Demir Salih, Kessler Thomas, Hotes Alina, Häberle Beate, Hiyama Eiso, Hishiki Tomoro, Indersie Emilie, Branchereau Sophie, Vokuhl Christian, Dorel Mathurin, Lehrach Hans, Lange Bodo, Cairo Stefano, Kappler Roland
Department of Pediatric Surgery, Dr. Von Hauner Children's Hospital, LMU University Hospital, LMU Munich, Lindwurmstr. 2a, Munich, 80337, Germany.
Alacris Theranostics, Berlin, Germany.
J Exp Clin Cancer Res. 2025 Sep 18;44(1):268. doi: 10.1186/s13046-025-03535-z.

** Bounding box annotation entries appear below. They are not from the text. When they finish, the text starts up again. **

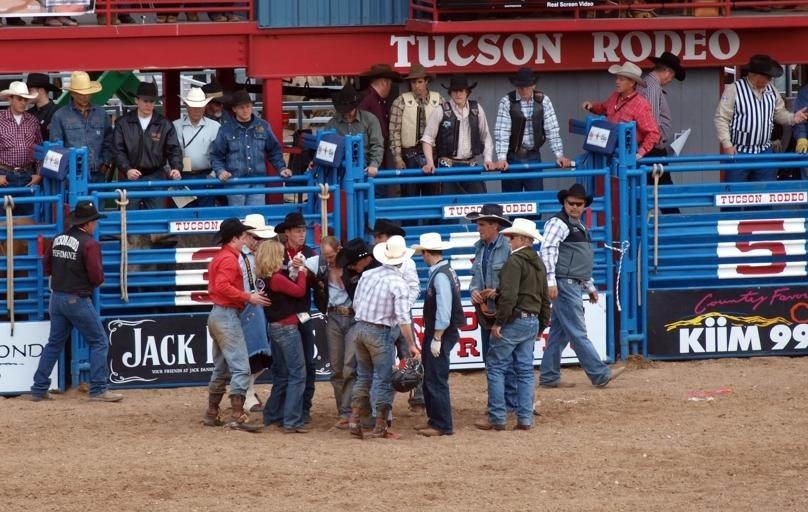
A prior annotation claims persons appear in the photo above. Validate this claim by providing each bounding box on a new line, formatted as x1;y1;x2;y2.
636;52;686;213
466;202;548;429
582;61;661;160
30;201;124;403
540;183;626;387
1;0;240;27
793;84;808;180
207;210;466;439
0;65;569;320
713;55;808;211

Pediatric liver tumors with high-risk features pose therapeutic challenges, necessitating the development of more targeted and effective treatment strategies. Computational modeling of virtual patients and in silico drug response simulations, based on properly trained mechanistic models, is a powerful strategy to predict new treatment options. We aimed to leverage patient-specific mechanistic cell models to identify therapeutic alternatives for pediatric patients with high-risk liver tumors.

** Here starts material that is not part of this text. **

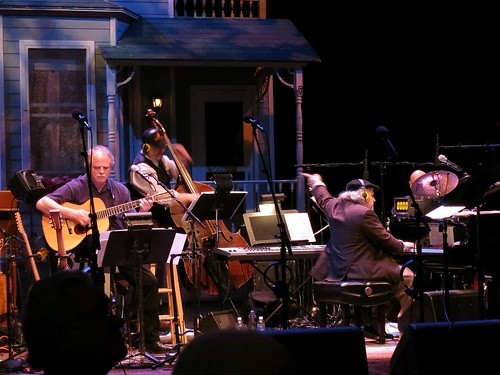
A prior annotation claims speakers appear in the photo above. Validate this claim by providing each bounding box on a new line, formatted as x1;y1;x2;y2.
397;289;481;332
388;319;500;375
171;325;369;375
195;309;239;336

We generated digital twins of high-risk pediatric liver tumor patients by integrating clinical, genetic, and transcriptomic data and performed computational drug response simulations using mechanistic models. We validated the therapeutic potential of ceritinib in patient-derived xenograft models both in vitro and in vivo and used fluorescence microscopy-based imaging for functional analyses.

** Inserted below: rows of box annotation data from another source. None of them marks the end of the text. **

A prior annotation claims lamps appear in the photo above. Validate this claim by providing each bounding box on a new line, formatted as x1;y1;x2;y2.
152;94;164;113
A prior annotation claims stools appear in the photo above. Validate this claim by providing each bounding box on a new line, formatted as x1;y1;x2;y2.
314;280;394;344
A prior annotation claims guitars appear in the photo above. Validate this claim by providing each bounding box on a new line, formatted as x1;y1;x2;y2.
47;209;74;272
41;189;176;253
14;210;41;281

Mechanistic models trained with digital twins of high-risk pediatric liver tumor patients identified ceritinib as the most effective treatment option through iterated in silico drug response simulations. Validation on a comprehensive drug-testing platform demonstrated that ceritinib, unlike other ALK receptor tyrosine kinase inhibitors with lower prediction scores, inhibited tumor growth by targeting non-canonical kinases. Mechanistically, ceritinib suppressed expression of nucleoporins, essential components of the nuclear pore complex overexpressed in pediatric liver tumors, consequently leading to the disruption of nuclear membrane integrity, perinuclear accumulation of mitochondria, production of reactive oxygen species, and induction of apoptosis. In patient-derived xenograft mouse models, ceritinib reduced tumor burden and extended survival by promoting cell death.
This study demonstrates the successful application of mechanistic models on virtual patients to position ceritinib as a promising therapeutic agent for high-risk pediatric liver tumors, highlighting its impact on key kinases implicated in tumor aggressiveness and its ability to compromise nuclear integrity.
具有高危特征的小儿肝肿瘤带来了治疗挑战,因此需要开发更具针对性和有效性的治疗策略。基于经过适当训练的机制模型对虚拟患者进行计算建模和计算机药物反应模拟,是预测新治疗方案的有力策略。我们旨在利用患者特异性机制细胞模型来确定高危小儿肝肿瘤患者的治疗替代方案。
我们通过整合临床、遗传和转录组数据生成了高危小儿肝肿瘤患者的数字孪生模型,并使用机制模型进行了计算药物反应模拟。我们在体外和体内的患者来源异种移植模型中验证了色瑞替尼的治疗潜力,并使用基于荧光显微镜的成像进行功能分析。
通过对高危小儿肝肿瘤患者数字孪生模型进行训练的机制模型,经反复的计算机药物反应模拟,确定色瑞替尼为最有效的治疗选择。在一个综合药物测试平台上的验证表明,与其他预测分数较低的ALK受体酪氨酸激酶抑制剂不同,色瑞替尼通过靶向非经典激酶抑制肿瘤生长。从机制上讲,色瑞替尼抑制了核孔蛋白的表达,核孔蛋白是小儿肝肿瘤中过度表达的核孔复合体的重要组成部分,从而导致核膜完整性破坏、线粒体核周积聚、活性氧产生及凋亡诱导。在患者来源的异种移植小鼠模型中,色瑞替尼通过促进细胞死亡减轻了肿瘤负担并延长了生存期。
本研究证明了机制模型在虚拟患者中的成功应用,将色瑞替尼定位为高危小儿肝肿瘤的一种有前景的治疗药物,突出了其对与肿瘤侵袭性相关的关键激酶的影响以及破坏核完整性的能力。